What is asked
Repeat every item below word for word, without changing or leaving out anything.

━━ Excerpted data ━━

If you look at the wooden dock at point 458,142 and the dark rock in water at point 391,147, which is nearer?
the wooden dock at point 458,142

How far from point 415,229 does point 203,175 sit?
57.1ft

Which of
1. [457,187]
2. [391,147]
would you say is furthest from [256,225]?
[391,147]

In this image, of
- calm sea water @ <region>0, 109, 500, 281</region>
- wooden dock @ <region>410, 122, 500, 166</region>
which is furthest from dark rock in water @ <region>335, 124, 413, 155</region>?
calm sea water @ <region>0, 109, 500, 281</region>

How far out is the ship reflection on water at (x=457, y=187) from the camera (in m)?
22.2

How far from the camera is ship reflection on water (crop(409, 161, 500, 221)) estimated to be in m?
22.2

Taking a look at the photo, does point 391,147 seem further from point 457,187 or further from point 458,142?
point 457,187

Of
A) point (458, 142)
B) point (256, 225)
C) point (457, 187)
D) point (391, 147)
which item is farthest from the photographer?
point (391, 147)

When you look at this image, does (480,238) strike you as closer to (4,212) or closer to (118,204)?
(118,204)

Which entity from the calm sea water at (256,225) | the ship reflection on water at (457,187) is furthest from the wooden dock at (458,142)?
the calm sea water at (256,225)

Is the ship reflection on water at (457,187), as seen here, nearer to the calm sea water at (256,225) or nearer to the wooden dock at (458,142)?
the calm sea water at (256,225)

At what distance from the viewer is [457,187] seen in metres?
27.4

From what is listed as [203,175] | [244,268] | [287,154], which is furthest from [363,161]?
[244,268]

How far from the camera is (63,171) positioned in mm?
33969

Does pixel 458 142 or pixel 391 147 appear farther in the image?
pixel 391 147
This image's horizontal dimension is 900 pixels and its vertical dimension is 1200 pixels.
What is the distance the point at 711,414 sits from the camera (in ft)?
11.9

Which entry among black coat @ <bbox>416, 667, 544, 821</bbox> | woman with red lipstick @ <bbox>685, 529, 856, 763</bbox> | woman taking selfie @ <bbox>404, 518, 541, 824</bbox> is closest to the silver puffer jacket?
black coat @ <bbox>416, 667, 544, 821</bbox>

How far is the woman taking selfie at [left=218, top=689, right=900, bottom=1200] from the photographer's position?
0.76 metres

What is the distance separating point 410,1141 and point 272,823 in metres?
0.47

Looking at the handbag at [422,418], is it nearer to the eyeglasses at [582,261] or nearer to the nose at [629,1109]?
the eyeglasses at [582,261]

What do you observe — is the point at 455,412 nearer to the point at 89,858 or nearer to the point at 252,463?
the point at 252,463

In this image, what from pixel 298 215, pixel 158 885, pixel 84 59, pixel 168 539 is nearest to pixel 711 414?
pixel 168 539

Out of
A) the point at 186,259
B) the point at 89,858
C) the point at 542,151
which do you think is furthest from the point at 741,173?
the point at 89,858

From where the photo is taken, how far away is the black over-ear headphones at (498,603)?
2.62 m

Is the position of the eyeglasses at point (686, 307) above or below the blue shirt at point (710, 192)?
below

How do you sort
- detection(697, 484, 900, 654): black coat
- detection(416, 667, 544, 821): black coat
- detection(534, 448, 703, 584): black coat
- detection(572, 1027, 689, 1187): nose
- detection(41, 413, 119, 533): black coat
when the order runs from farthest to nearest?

━━━

Complete output
If you look at the wooden dock at point 458,142 and the dark rock in water at point 391,147, which is nearer?
the wooden dock at point 458,142

How far from point 415,229 does point 203,175 sit?
57.1ft

Which of
1. [457,187]
2. [391,147]
would you say is furthest from [256,225]?
[391,147]

In this image, of
- calm sea water @ <region>0, 109, 500, 281</region>
- wooden dock @ <region>410, 122, 500, 166</region>
which is furthest from dark rock in water @ <region>335, 124, 413, 155</region>?
calm sea water @ <region>0, 109, 500, 281</region>

How far out is the ship reflection on water at (x=457, y=187) from the camera (in m)?
22.2

How far from the camera is ship reflection on water (crop(409, 161, 500, 221)) estimated to be in m?
22.2

Taking a look at the photo, does point 391,147 seem further from point 457,187 or further from point 458,142?
point 457,187

Of
A) point (458, 142)
B) point (256, 225)
C) point (457, 187)
D) point (391, 147)
which item is farthest from the photographer?
point (391, 147)

When you look at this image, does (480,238) strike you as closer to (4,212) or closer to (118,204)?
(118,204)

Which entity from the calm sea water at (256,225) | the ship reflection on water at (457,187) is furthest from the wooden dock at (458,142)?
the calm sea water at (256,225)

Is the ship reflection on water at (457,187), as seen here, nearer to the calm sea water at (256,225) or nearer to the wooden dock at (458,142)?
the calm sea water at (256,225)

At what distance from the viewer is [457,187] seen in metres?
27.4

From what is listed as [203,175] | [244,268] | [287,154], which is furthest from [363,161]?
[244,268]

How far from the camera is (63,171) positioned in mm?
33969

Does pixel 458 142 or pixel 391 147 appear farther in the image?
pixel 391 147
This image's horizontal dimension is 900 pixels and its vertical dimension is 1200 pixels.
What is the distance the point at 711,414 sits from the camera (in ft)?
11.9

Which entry among black coat @ <bbox>416, 667, 544, 821</bbox> | woman with red lipstick @ <bbox>685, 529, 856, 763</bbox> | woman taking selfie @ <bbox>404, 518, 541, 824</bbox> is closest to the silver puffer jacket?
black coat @ <bbox>416, 667, 544, 821</bbox>

How far is the woman taking selfie at [left=218, top=689, right=900, bottom=1200] from the photographer's position?
0.76 metres

What is the distance separating point 410,1141 and point 272,823 in metres?
0.47

Looking at the handbag at [422,418], is it nearer to the eyeglasses at [582,261] or nearer to the nose at [629,1109]?
the eyeglasses at [582,261]

What do you observe — is the point at 455,412 nearer to the point at 89,858 or nearer to the point at 252,463?
the point at 252,463

In this image, what from pixel 298 215, pixel 158 885, pixel 84 59, pixel 168 539 is nearest to pixel 711 414?
pixel 168 539

Out of
A) the point at 186,259
B) the point at 89,858
C) the point at 542,151
which do you think is furthest from the point at 741,173?
the point at 89,858

From where the photo is taken, how far away is the black over-ear headphones at (498,603)?
2.62 m

Is the position of the eyeglasses at point (686, 307) above or below the blue shirt at point (710, 192)?
below

How do you sort
- detection(697, 484, 900, 654): black coat
- detection(416, 667, 544, 821): black coat
- detection(534, 448, 703, 584): black coat
- detection(572, 1027, 689, 1187): nose
- detection(41, 413, 119, 533): black coat
when the order runs from farthest to nearest?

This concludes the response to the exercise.